Scene-based spatial questions
--------

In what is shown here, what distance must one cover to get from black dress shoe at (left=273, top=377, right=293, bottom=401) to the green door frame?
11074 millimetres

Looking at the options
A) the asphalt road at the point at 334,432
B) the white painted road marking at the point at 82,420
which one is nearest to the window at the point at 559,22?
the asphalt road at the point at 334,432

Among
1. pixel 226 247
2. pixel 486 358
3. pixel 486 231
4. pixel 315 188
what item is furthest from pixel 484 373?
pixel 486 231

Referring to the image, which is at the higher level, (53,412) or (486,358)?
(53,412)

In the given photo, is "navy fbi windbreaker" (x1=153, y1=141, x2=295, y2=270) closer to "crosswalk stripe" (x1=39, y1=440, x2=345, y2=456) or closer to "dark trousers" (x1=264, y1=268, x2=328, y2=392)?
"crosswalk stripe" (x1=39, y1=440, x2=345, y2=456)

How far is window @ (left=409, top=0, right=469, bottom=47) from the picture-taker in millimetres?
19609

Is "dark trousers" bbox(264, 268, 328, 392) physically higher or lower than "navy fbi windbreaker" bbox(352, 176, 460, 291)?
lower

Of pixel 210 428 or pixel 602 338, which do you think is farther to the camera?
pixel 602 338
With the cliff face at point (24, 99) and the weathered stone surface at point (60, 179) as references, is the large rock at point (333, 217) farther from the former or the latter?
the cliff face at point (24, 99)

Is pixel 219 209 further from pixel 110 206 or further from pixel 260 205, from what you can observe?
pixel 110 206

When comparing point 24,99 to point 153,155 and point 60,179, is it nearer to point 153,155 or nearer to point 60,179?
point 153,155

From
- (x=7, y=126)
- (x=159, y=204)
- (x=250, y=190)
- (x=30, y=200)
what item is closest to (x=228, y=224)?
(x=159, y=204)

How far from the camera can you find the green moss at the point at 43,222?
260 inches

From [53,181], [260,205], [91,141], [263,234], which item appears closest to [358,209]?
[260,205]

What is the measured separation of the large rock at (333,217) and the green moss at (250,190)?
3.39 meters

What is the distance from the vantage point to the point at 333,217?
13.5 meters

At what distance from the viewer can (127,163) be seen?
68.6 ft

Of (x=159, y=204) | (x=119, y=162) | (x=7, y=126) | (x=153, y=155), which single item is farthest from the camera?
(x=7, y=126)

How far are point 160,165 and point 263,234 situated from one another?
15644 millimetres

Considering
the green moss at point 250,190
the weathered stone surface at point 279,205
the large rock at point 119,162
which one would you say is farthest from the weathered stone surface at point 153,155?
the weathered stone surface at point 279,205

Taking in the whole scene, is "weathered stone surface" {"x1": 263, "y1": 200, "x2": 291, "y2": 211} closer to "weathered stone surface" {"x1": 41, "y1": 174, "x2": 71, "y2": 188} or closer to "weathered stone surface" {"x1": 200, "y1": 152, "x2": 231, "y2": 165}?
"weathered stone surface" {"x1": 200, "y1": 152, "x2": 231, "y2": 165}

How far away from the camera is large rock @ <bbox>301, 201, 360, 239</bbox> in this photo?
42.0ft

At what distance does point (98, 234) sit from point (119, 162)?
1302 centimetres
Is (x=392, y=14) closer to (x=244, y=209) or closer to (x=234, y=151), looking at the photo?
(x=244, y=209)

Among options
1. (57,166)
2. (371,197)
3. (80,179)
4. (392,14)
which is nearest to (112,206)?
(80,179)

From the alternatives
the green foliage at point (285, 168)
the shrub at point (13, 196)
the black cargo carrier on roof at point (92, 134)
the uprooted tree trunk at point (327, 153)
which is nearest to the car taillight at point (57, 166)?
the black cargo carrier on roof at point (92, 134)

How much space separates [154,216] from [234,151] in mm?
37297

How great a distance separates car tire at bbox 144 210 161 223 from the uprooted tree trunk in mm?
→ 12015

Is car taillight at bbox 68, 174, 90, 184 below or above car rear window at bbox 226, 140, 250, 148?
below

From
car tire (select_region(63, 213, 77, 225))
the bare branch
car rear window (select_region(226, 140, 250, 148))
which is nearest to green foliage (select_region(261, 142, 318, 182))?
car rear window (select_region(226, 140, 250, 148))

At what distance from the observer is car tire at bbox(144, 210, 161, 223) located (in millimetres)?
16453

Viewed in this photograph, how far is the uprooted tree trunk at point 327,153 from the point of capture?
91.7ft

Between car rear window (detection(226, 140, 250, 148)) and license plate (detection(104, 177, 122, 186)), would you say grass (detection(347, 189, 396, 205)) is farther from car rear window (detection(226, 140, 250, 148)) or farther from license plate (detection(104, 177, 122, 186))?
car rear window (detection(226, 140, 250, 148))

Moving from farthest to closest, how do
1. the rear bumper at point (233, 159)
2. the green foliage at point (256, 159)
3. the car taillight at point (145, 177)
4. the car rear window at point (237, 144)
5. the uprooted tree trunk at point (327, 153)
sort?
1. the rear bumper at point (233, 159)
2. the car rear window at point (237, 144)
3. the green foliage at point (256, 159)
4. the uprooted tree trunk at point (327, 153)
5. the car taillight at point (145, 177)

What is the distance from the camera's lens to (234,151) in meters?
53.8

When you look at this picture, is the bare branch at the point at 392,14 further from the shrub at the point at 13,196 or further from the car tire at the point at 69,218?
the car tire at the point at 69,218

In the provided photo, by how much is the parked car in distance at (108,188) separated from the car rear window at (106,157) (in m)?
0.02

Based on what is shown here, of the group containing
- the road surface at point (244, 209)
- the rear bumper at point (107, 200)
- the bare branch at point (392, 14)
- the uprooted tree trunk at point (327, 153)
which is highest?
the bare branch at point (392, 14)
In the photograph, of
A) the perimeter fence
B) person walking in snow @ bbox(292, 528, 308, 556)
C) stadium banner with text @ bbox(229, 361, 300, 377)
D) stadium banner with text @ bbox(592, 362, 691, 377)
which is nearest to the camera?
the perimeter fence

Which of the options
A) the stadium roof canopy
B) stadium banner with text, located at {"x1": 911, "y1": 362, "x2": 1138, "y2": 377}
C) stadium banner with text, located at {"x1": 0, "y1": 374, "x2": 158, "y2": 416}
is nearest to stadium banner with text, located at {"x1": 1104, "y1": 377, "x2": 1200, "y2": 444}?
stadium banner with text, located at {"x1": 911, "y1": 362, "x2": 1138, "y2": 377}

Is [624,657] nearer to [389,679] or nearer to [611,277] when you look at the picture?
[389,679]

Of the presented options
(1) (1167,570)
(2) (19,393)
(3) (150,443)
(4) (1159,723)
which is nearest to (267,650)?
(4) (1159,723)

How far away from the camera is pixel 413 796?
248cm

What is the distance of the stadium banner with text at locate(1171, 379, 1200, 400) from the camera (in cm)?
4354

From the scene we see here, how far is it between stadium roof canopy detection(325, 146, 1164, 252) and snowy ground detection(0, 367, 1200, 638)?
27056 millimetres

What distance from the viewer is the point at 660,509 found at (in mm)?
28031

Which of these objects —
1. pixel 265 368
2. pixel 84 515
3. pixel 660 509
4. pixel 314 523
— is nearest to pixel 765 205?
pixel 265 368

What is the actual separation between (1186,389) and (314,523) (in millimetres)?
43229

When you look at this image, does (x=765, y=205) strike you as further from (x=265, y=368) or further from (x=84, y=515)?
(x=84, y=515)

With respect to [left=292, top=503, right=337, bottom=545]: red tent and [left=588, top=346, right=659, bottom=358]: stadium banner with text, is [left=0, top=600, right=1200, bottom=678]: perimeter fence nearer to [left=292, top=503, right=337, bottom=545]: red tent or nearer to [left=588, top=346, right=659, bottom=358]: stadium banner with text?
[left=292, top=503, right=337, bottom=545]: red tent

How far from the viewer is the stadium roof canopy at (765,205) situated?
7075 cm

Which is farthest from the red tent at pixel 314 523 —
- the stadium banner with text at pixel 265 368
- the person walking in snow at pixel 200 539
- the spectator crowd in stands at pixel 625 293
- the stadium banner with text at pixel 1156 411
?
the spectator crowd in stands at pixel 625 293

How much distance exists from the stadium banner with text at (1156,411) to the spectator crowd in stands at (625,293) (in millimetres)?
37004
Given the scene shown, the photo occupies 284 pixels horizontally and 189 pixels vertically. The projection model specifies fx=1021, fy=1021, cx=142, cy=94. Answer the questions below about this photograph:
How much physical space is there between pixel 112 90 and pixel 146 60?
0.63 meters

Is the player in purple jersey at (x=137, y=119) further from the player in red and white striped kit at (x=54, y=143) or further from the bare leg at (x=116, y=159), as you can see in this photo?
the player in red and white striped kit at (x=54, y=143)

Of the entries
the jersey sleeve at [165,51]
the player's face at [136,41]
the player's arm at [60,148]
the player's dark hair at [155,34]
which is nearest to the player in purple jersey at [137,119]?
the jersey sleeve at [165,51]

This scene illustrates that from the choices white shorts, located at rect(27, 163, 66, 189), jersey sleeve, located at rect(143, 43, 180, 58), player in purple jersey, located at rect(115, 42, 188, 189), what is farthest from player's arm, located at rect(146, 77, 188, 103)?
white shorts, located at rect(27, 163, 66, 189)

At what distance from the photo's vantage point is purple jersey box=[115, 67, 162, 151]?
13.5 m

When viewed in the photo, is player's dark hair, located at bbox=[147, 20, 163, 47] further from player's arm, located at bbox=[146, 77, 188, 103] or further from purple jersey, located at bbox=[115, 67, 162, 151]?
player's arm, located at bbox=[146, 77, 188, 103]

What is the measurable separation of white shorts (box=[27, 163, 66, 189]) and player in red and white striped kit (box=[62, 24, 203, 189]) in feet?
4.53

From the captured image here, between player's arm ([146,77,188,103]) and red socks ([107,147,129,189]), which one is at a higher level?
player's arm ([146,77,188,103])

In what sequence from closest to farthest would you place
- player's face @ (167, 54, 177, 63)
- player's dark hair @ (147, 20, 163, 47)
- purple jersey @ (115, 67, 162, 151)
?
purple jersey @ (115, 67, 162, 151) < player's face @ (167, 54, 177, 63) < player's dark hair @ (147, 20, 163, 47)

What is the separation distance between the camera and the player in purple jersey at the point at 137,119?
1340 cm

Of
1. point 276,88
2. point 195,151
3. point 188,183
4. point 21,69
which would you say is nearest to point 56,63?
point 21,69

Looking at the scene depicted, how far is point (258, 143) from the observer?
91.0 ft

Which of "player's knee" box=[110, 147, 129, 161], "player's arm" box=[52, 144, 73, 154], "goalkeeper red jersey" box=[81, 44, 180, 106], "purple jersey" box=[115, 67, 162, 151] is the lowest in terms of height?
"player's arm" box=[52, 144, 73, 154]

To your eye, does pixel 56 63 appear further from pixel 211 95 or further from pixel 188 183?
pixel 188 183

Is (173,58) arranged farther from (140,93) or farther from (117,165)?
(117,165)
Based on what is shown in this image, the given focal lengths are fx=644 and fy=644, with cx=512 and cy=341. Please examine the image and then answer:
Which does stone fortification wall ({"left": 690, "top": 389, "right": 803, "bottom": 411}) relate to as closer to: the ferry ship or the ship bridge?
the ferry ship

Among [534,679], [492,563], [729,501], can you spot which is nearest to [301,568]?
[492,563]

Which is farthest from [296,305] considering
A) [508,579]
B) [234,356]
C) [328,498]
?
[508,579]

--------

WORK TO DO:
Locate the line that contains "To your eye, does", then please quote it and every line after it to the end of the entries above, exactly and with nothing else.

ANSWER TO THIS TASK:
To your eye, does pixel 56 63 appear further from pixel 211 95 or further from pixel 188 183?
pixel 188 183

Is (173,58) arranged farther from (140,93) or farther from (117,165)?
(117,165)
Based on what is shown in this image, the given focal lengths are fx=644 and fy=644, with cx=512 and cy=341. Please examine the image and then answer:
Which does stone fortification wall ({"left": 690, "top": 389, "right": 803, "bottom": 411}) relate to as closer to: the ferry ship or the ship bridge?
the ferry ship

Among [534,679], [492,563], [729,501], can you spot which is nearest to [301,568]?
[492,563]

Which is farthest from [296,305] considering
A) [508,579]
B) [234,356]
C) [328,498]
?
[508,579]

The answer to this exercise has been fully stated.